The owner and app properties are required to query nearly every public App Center API, so, as a team, we’ve made locating these from the App Center portal easy: we always include them within the website address. To find the owner and app name for your project, navigate to any of the apps attached to your App Center account and look at the address bar.

Creating the Routine

Implementation time: 1 hour 30 minutes

The primary business logic that drives the Function is in the index.js file underneath the RereleaseTimer folder.

I’ve included a few helper methods that show how to query various App Center API’s using the API token, app, and owner name. In particular, the BuildUrl function will set up your request options, so you can start working with App Center API endpoints right away.

The current implementation checks the source group for its latest release before fetching information from the Crash and Analytics APIs. It will be released to a new distribution group after determining the release is stable based on the metrics I’d configured.

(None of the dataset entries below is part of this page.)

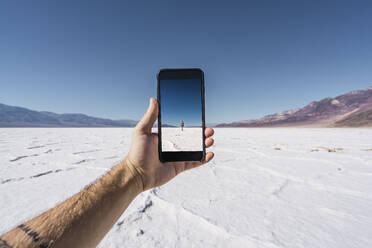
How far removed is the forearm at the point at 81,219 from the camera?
44 cm

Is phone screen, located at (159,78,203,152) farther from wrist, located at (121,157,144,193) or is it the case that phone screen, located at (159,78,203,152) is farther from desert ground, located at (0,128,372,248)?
desert ground, located at (0,128,372,248)

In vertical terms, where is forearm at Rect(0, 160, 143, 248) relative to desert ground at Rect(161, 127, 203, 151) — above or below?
below

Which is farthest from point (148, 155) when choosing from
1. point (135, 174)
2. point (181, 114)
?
point (181, 114)

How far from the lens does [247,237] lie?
796 millimetres

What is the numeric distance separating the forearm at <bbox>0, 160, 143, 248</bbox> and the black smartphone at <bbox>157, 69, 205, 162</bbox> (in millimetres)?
321

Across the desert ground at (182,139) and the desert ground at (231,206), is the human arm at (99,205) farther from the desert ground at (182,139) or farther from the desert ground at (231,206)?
the desert ground at (231,206)

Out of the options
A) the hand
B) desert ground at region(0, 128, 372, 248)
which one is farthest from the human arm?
desert ground at region(0, 128, 372, 248)

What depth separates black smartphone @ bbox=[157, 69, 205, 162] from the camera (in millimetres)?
996

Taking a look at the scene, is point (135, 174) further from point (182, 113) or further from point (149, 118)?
point (182, 113)

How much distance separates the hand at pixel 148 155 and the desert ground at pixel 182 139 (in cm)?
7

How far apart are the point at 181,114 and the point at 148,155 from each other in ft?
1.18

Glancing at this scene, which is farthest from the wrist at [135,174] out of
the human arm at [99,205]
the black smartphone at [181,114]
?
the black smartphone at [181,114]

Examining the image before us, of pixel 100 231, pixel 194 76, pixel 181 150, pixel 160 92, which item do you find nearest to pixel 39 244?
pixel 100 231

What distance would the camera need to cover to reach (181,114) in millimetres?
1107
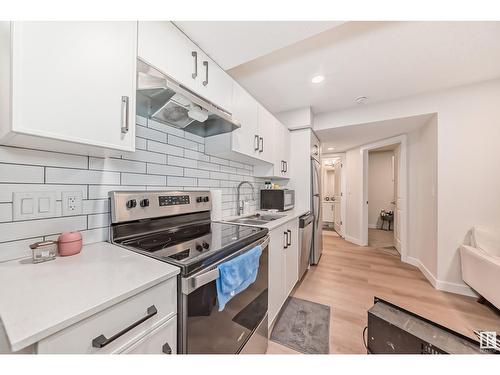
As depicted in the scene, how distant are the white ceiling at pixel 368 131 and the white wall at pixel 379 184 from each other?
75.9 inches

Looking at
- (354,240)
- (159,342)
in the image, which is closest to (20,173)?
(159,342)

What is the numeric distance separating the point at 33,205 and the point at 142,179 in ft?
1.65

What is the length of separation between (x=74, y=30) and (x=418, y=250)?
4.23m

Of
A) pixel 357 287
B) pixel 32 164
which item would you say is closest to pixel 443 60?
pixel 357 287

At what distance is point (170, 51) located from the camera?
1.12 meters

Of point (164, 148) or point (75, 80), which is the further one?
point (164, 148)

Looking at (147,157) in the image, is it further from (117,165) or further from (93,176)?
(93,176)

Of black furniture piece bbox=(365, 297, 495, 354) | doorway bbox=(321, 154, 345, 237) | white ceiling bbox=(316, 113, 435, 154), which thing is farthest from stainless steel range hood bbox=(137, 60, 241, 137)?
doorway bbox=(321, 154, 345, 237)

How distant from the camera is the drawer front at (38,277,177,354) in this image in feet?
1.48

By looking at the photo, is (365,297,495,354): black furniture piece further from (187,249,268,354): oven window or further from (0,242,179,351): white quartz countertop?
(0,242,179,351): white quartz countertop

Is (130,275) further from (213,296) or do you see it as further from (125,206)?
(125,206)

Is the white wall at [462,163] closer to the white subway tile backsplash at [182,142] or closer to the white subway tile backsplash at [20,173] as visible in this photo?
the white subway tile backsplash at [182,142]

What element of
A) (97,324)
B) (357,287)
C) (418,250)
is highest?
(97,324)
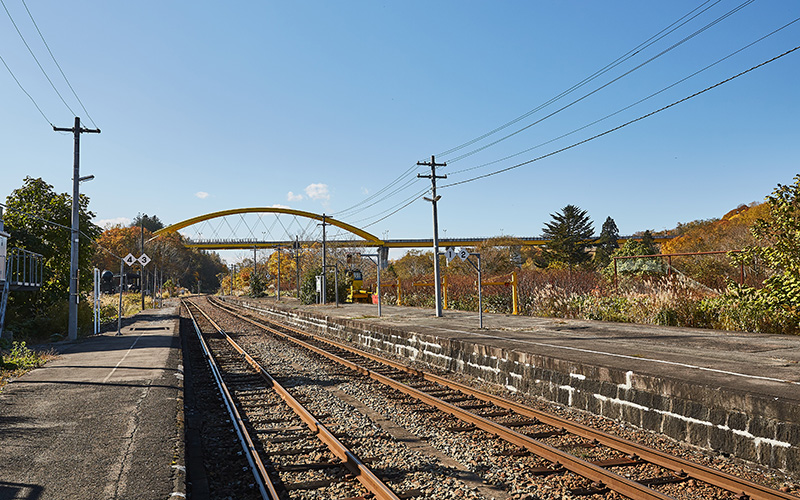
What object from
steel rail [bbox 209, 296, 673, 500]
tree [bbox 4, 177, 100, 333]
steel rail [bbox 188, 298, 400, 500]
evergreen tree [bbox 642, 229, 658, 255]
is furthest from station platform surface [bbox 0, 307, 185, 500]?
evergreen tree [bbox 642, 229, 658, 255]

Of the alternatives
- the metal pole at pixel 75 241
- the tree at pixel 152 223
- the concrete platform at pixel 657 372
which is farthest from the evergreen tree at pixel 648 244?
the tree at pixel 152 223

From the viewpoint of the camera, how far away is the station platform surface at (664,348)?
23.3ft

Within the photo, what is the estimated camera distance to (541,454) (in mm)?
6223

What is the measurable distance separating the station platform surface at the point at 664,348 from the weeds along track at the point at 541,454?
51.8 inches

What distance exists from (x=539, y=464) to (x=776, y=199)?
33.2ft

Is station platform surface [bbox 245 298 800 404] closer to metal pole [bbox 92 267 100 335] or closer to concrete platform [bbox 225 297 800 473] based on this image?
concrete platform [bbox 225 297 800 473]

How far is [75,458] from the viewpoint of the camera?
19.2 feet

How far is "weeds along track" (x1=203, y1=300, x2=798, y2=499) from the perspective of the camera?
5.14m

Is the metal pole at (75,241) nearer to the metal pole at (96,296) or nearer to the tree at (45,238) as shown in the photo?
the metal pole at (96,296)

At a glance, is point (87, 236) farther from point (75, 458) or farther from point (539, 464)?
point (539, 464)

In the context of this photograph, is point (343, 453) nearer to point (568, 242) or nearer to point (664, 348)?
point (664, 348)

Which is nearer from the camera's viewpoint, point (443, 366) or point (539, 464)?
point (539, 464)

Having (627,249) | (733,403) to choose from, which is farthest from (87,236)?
(627,249)

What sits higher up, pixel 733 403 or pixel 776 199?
pixel 776 199
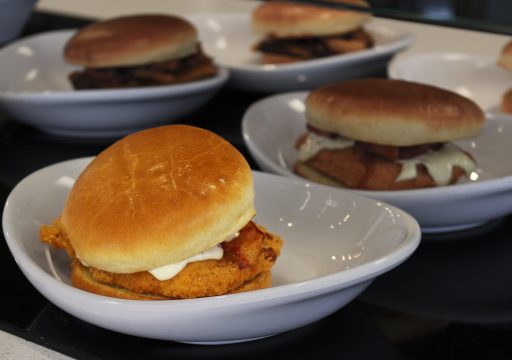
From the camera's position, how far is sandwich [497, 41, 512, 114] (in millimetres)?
1333

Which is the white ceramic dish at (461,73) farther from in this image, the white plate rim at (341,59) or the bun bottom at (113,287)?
the bun bottom at (113,287)

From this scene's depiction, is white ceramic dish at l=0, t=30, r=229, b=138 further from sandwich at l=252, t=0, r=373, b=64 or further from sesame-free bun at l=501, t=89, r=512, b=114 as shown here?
sesame-free bun at l=501, t=89, r=512, b=114

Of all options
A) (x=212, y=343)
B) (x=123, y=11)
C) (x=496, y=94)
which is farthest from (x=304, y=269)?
(x=123, y=11)

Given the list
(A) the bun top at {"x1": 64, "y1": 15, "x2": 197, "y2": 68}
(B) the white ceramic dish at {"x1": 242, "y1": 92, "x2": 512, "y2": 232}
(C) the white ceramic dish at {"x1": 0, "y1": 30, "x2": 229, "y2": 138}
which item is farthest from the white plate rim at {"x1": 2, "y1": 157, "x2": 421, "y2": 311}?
(A) the bun top at {"x1": 64, "y1": 15, "x2": 197, "y2": 68}

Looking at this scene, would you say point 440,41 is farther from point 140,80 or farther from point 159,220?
point 159,220

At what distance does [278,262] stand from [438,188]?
0.19 meters

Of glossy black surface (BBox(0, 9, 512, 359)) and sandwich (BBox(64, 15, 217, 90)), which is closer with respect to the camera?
glossy black surface (BBox(0, 9, 512, 359))

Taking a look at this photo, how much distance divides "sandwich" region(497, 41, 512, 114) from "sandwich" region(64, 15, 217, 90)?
459 mm

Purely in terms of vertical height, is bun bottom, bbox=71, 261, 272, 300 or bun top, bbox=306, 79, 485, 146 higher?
bun top, bbox=306, 79, 485, 146

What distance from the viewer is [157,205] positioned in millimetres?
750

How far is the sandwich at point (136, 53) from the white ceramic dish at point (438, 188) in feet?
0.60

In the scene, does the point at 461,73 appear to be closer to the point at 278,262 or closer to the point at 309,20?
the point at 309,20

Testers in the destination group will get a new release notification, so the process can continue until you’ve produced a release-quality build. This is, of course, a very minimalistic distribution model, but it highlights one example of what you can accomplish with little effort.

In the future, I’ll expand on this model to analyze all versions that haven’t been distributed to a destination group, instead of solely the latest.

Performing a Test Run

Testing time: 1 hour

Testing Azure Functions in VS Code requires a host to run the trigger locally on a system. Executing func host start –-debug vscode in the root directory of the project kicks things off, so you easily see the function processing on your local machine.

When I ran into issues figuring out why my releases weren’t automatically distributing, I set a breakpoint at the beginning of my Function in VS Code and used the Attach to Azure Function debug configuration already set up in the launch.json file to debug the code in real time.

After a few attempts, I was successfully fetching crash and analytics information for the latest release before deciding to redistribute.

Configuring Continuous Integration

Implementation time: 10 minutes

I’m under the strict belief that CI shouldn’t be more difficult to deploy than what it’s automating. One of the best parts about Azure Functions is the ability to attach a git repository to a Function and have it automatically update whenever you make changes to the codebase.

To set up Continuous Integration, all I needed to do was select the Platform features menu under my function in the Azure portal and click on Deployment options to link it to my local fork.

With so little time left in my self-designated time parameters, being able to configure this in under ten minutes was central to meeting my project completion deadline.

Conclusion

We’ve successfully distributed a release to a new group automatically based on analytics and crash data.

In my next blog, I’ll cover how to distribute releases between groups using a more robust workflow, including a preconfigured connection to an app store and a bit of additional Function code.

As we find new ways to make your experience the best ever, the App Center product and engineering group is not only excited to create solutions that work for you, but ones we can build on top of for ourselves.